Vale é de R$ 265 e passaria para R$ 283. Proposta será votada em assembleia na noite desta segunda-feira (24).
A Prefeitura de Presidente Venceslau propôs reajuste de R$ 18 no tíquete-alimentação de 1.080 servidores municipais, nesta segunda-feira (24). Conforme o Executivo, o valor passaria de R$ 265 para R$ 283. O presidente do Sindicato dos Servidores Municipais de Presidente Venceslau (Sindiserve), Arnaldo da Silva, informou que a proposta será colocada para votação em assembleia, às 19h.
Ainda de acordo com a Prefeitura, são gastos atualmente cerca de R$ 290 mil com o tíquete-alimentação. Se aceito o reajuste, o valor passará para R$ 305.640 mensais.
A proposta foi feita em reunião com representantes da categoria e do Executivo, no Paço Municipal.
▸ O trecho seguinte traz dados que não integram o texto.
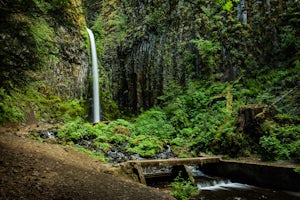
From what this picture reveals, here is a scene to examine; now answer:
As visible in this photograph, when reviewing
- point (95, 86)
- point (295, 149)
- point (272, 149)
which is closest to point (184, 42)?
point (95, 86)

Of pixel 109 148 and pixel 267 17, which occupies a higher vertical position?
pixel 267 17

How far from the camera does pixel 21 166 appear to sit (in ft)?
16.3

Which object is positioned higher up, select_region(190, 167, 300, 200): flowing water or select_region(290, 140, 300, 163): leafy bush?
select_region(290, 140, 300, 163): leafy bush

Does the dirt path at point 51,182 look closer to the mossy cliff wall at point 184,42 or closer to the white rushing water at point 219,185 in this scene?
the white rushing water at point 219,185

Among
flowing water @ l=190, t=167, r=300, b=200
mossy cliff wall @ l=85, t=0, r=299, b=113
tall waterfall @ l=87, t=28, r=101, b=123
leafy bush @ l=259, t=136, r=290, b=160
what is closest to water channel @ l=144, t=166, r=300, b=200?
flowing water @ l=190, t=167, r=300, b=200

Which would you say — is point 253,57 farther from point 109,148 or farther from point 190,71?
point 109,148

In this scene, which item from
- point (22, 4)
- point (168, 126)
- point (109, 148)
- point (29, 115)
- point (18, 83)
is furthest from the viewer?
point (168, 126)

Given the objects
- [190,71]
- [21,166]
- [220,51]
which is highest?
[220,51]

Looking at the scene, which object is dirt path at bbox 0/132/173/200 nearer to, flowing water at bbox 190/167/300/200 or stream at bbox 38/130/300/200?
flowing water at bbox 190/167/300/200

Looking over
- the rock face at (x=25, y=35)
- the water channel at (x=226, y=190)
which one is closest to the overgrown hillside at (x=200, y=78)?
the water channel at (x=226, y=190)

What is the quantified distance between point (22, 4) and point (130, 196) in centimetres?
400

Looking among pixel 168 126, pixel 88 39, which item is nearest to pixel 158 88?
pixel 168 126

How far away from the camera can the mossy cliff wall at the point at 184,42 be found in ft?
49.6

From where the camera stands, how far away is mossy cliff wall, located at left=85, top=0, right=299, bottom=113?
1512cm
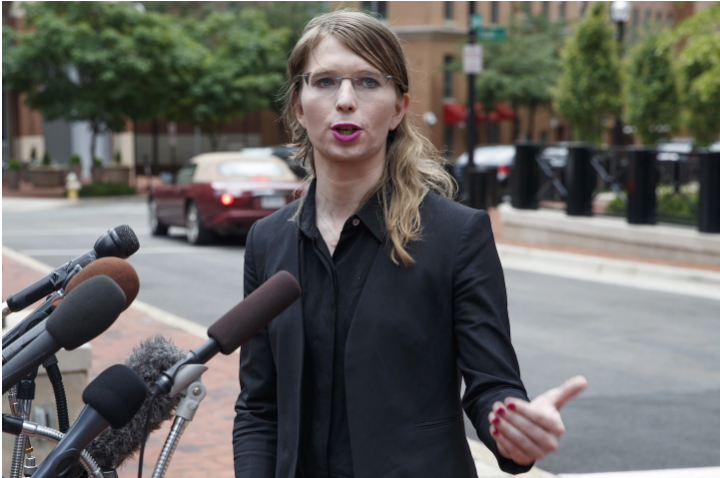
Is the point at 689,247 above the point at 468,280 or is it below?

Também segundo a Prefeitura, o prefeito Jorge Duran Gonçalez (PSD) ofereceu o reajuste no tíquete-alimentação porque vê ser a “única solução para o momento” e que essa mudança “vai de acordo com a correção da inflação, que em 2017 foi de 6,54%”.
“Acho que essa proposta não vai ser aceita, porque ela é muito baixa. A Prefeitura não está dando nada”, falou ao G1 o presidente do sindicato da categoria.
Reajuste
A proposta foi feita após o pedido de reajuste salarial de 12% para os servidores municipais. Um protesto foi realizado no dia 10 de abril, durante a sessão ordinária da Câmara Municipal e pelas ruas da cidade. Além disso, para o vale-alimentação, a solicitação de aumento foi de R$ 85, saindo de R$ 265 para R$ 350.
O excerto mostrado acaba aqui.